Cosa fare: Raccogli tutte le righe qui sotto in cui compare la parola "instances". Maiuscole e minuscole contano.

Materiale di partenza:
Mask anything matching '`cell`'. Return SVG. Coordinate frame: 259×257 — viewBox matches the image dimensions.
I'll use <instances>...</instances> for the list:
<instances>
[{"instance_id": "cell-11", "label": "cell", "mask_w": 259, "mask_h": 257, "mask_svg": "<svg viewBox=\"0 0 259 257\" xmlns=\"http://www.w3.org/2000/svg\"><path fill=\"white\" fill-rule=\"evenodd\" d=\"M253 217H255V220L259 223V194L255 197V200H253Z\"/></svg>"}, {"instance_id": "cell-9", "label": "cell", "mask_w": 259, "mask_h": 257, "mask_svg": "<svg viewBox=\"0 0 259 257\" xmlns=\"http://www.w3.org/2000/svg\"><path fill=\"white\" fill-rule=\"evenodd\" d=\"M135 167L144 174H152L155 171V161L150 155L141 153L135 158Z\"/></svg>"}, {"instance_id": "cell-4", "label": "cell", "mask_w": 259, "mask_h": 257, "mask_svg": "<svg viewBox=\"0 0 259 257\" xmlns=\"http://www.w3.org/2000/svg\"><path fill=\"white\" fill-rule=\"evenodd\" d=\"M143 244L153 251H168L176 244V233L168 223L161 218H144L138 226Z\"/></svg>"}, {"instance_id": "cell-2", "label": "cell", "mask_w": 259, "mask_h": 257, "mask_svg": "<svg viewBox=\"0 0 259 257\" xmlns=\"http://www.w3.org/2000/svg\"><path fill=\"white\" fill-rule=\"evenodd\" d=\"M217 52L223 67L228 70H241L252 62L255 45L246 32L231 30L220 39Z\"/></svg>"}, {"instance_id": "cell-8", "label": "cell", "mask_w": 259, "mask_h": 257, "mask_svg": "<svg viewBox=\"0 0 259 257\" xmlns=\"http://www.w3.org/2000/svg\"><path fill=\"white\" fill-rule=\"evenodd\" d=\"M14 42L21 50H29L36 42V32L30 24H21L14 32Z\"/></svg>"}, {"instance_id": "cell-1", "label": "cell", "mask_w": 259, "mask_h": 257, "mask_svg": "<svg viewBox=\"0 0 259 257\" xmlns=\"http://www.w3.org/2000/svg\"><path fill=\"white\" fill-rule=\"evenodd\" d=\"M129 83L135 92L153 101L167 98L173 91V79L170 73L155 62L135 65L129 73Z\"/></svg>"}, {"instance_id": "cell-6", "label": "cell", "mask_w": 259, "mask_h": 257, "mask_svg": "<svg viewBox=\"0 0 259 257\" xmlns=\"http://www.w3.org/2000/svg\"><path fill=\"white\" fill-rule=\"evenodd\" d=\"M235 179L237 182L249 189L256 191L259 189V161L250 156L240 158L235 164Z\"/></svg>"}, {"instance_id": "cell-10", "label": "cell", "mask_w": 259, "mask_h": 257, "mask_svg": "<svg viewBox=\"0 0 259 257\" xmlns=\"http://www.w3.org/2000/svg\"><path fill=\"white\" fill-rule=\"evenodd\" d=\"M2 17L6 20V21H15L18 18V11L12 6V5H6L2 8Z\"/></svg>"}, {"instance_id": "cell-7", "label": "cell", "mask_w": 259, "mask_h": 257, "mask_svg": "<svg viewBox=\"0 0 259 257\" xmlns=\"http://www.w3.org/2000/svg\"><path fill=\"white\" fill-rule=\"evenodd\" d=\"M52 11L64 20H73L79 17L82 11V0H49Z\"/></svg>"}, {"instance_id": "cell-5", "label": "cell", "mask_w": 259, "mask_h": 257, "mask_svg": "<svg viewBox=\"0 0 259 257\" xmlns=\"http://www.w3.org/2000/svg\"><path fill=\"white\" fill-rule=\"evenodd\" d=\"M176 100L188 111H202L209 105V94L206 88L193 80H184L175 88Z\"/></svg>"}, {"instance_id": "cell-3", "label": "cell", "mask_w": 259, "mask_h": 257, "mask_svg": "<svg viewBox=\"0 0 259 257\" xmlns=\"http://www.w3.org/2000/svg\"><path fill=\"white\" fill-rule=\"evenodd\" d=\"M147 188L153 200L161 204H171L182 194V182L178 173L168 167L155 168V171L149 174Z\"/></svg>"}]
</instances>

Risposta:
I'll use <instances>...</instances> for the list:
<instances>
</instances>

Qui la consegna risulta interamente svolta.